WIPP Policy Briefing Week of November 17, 2014
Monday, November 24, 2014
Policy Briefing Week of Nov 17
Labor Department Issues Further Guidance on HRA/HSA Health Insurance Plans
Business owners using Health Reimbursement Arrangements (HRAs) or Health Flexible Spending Arrangements (FSAs) should take note of a recently issued FAQ by the Department of Labor on these types of company benefits.
This release makes clear that reimbursing health insurance premiums to employees purchasing individual insurance, a benefit option used by many small businesses, is not allowed on either a pre-tax or post-tax basis. While some vendors continue to offer this solution, business owners are strongly encouraged to reach out to a health insurance broker, CPA, and/or qualified attorney with any questions.
Penalties for violating this provision are steep. WIPP is working with Congress and the Administration on addressing this issue.
In Tax Negotiations, 1st Round Winners Picked
Drumroll please...Congressional negotiators agreed on their first four tax breaks to be extended. The winners are:
Permanent extension of the research and development tax credit
Deduction of sales tax for states with no income tax
Makes permanent bonus depreciation tax deduction, allowing business to deduct more investments immediately
Permanent extension of deducting college tuition costs
A larger agreement on “Tax Extenders” -- the 50+ tax breaks that expired in 2013 -- must be completed by the end of the year to allow businesses and individual to claim them for 2014. On the table are two questions: which tax breaks to keep and for how long?
The House favors fewer tax breaks while making them permanent, while the Senate would prefer to extend nearly all of the credits and deductions for a limited time period of two years. Democrats also want a permanent extension of the earned income tax credit. Any compromise must come soon for tax breaks to help business owners this year. Those retroactive 2014 extenders must be passed by Dec. 31.
President’s Executive Order on Immigration Includes Entrepreneurs
After weeks of speculation, President Obama issued executive action changing immigration enforcement, increasing border protection, and expanding deferred action for nearly five million undocumented individuals living in the country. Beyond the headlines and Congressional bickering, the new order contains provisions for immigrant entrepreneurs.

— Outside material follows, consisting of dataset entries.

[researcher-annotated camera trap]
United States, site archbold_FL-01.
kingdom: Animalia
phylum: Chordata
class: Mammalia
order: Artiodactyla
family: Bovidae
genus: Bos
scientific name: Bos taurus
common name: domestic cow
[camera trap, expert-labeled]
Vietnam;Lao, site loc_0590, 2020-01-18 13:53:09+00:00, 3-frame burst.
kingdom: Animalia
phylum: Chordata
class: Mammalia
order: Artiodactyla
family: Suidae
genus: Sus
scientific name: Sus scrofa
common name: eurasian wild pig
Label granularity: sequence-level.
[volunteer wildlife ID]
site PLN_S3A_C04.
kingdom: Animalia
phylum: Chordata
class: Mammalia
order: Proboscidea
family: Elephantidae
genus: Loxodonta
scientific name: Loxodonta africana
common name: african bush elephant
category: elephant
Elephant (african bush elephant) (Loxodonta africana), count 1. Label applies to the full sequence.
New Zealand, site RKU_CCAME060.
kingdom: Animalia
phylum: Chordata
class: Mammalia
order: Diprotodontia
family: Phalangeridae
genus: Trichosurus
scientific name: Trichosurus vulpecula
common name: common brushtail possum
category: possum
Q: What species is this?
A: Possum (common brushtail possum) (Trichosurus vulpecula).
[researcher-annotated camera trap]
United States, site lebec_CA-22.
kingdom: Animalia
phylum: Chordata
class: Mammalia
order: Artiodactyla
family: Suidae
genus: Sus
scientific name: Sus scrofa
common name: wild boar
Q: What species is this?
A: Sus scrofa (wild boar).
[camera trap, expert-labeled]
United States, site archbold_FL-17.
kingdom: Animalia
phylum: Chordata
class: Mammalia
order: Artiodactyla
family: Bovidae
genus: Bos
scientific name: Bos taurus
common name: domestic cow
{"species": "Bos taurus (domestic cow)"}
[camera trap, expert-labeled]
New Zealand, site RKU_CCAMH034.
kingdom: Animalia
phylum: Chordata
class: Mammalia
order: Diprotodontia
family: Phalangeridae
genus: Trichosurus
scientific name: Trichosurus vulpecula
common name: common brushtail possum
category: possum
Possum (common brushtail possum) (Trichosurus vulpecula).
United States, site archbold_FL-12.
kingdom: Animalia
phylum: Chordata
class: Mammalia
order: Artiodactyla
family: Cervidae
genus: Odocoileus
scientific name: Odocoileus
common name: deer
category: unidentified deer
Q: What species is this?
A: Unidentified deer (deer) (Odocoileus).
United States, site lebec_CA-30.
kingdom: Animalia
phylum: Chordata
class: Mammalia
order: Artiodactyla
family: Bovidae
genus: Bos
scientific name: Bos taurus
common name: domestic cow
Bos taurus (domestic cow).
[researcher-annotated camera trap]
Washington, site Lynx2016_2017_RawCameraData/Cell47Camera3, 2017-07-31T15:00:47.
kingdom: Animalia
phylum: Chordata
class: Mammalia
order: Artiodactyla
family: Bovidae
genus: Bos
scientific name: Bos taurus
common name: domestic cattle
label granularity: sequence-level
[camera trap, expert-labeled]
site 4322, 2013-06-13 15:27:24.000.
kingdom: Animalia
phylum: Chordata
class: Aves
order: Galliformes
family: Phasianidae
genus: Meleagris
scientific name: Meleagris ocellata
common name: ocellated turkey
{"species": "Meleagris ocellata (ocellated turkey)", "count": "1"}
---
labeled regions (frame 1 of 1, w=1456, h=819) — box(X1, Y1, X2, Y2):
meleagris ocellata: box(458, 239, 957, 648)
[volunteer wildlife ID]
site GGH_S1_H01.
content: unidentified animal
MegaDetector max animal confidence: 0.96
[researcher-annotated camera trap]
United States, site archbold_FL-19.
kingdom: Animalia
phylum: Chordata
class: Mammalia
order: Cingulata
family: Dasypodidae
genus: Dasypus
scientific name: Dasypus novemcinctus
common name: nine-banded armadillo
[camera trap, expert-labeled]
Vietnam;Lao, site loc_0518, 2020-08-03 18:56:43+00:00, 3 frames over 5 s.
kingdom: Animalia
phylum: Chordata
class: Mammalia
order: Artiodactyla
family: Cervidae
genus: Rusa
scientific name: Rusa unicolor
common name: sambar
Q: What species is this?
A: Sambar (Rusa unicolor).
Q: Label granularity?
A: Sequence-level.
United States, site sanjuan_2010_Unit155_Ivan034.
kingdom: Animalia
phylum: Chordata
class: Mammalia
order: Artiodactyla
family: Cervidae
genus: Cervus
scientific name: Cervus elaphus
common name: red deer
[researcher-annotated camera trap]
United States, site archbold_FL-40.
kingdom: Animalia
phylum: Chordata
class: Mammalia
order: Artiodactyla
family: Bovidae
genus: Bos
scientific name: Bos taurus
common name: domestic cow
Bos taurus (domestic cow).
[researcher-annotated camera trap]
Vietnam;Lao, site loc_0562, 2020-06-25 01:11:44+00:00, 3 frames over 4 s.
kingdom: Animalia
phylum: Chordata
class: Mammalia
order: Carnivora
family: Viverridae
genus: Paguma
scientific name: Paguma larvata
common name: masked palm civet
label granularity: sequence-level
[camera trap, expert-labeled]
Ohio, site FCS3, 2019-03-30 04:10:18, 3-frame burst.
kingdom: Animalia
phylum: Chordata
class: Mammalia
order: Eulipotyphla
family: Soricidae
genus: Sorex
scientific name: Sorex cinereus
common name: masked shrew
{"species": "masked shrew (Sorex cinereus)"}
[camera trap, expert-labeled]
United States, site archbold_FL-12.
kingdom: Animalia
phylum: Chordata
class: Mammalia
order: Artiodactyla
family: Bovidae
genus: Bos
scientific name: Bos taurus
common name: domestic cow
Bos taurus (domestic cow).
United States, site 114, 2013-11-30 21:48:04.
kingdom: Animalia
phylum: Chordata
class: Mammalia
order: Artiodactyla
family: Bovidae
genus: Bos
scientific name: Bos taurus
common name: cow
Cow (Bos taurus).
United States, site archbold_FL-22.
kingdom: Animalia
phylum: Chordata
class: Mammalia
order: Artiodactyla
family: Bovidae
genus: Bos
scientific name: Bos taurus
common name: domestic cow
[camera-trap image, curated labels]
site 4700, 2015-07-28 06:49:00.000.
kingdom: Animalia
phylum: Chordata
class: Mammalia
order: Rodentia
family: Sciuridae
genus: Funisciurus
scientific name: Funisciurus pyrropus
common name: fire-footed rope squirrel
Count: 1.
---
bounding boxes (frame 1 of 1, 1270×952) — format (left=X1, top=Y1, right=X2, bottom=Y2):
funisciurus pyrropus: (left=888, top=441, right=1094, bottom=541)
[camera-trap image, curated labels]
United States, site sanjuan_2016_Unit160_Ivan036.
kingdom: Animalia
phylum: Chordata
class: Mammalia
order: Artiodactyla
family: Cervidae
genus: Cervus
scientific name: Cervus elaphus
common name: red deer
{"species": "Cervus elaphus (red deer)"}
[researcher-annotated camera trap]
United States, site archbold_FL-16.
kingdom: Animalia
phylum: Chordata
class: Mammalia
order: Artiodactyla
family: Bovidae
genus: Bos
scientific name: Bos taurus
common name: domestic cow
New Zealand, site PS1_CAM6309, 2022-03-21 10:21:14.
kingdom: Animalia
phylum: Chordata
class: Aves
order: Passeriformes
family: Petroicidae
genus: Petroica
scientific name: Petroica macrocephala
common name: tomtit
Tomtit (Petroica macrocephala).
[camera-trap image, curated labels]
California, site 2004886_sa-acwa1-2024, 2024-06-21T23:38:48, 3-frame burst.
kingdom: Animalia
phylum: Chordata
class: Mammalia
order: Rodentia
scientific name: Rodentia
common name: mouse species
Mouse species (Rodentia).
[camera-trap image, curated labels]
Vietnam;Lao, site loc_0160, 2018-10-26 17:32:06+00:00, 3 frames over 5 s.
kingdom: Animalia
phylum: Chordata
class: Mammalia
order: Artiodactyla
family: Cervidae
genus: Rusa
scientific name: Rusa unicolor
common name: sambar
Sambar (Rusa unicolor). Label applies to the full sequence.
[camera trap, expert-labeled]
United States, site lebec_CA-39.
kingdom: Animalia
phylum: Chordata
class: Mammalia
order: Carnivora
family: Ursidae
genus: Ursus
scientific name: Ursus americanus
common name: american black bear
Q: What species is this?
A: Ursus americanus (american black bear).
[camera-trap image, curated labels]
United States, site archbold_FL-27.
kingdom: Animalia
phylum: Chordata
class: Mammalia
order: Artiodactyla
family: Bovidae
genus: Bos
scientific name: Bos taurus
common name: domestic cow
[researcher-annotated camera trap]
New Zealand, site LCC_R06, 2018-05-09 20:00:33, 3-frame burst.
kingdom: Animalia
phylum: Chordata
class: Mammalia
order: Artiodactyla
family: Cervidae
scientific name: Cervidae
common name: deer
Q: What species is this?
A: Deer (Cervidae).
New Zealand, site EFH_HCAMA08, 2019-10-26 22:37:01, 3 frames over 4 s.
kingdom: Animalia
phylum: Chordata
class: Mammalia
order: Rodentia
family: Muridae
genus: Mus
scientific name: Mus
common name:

The executive action, laid out in a memo from Department of Homeland Security, will expand the Optional Practical Training (OPT) program, which allows foreign graduates of U.S. colleges and universities to remain and work for up to 29 months in their field of study upon graduation. The OPT program is intended for students pursuing STEM-related degrees, both at the undergraduate and graduate levels.
For immigrant entrepreneurs, the memo will require Citizen and Immigration Services (CIS) to clarify the steps immigrant entrepreneurs must take to obtain a national interest waiver, which allows immigrants to self-petition for green cards without an employer sponsor. It also includes a new program to allow CIS to review, on a case-by-case basis, applications for inventors, researchers and founders of startup companies who have been “awarded substantial U.S. investor financing or otherwise hold the promise of innovation and job creation through the development of new technologies or the pursuit of cutting-edge research.”
The wide-ranging action will begin taking effect on January 5, 2015 and will remain in force until Congress enacts comprehensive immigration reform or a future president rescinds the order.
Money Matters: Here We Go Again
Congressional leaders are still unsure how to move forward on FY2015 government funding, as time runs out ahead of the December 11 deadline. While most Members of Congress are home for Thanksgiving festivities, appropriators will be toiling away drafting spending bills for Congress to consider when they return next week.
There’s just one wrinkle: new plans and proposals seem to change daily. Up until the President’s immigration announcement last week, Congressional appropriators had been hoping to avoid another continuing resolution (CR) by moving an omnibus funding bill. One of the current plans would fund federal agencies for the remainder of FY2015, while agencies tasked with carrying out the President’s executive action on immigration would be funded only incrementally. This new plan follows the “rescission” proposal, which was the topic du jour last week. Under that method, appropriators would have provided FY2015 funding levels to all departments through an omnibus, then decreased funding for agencies involved in implementing immigration laws.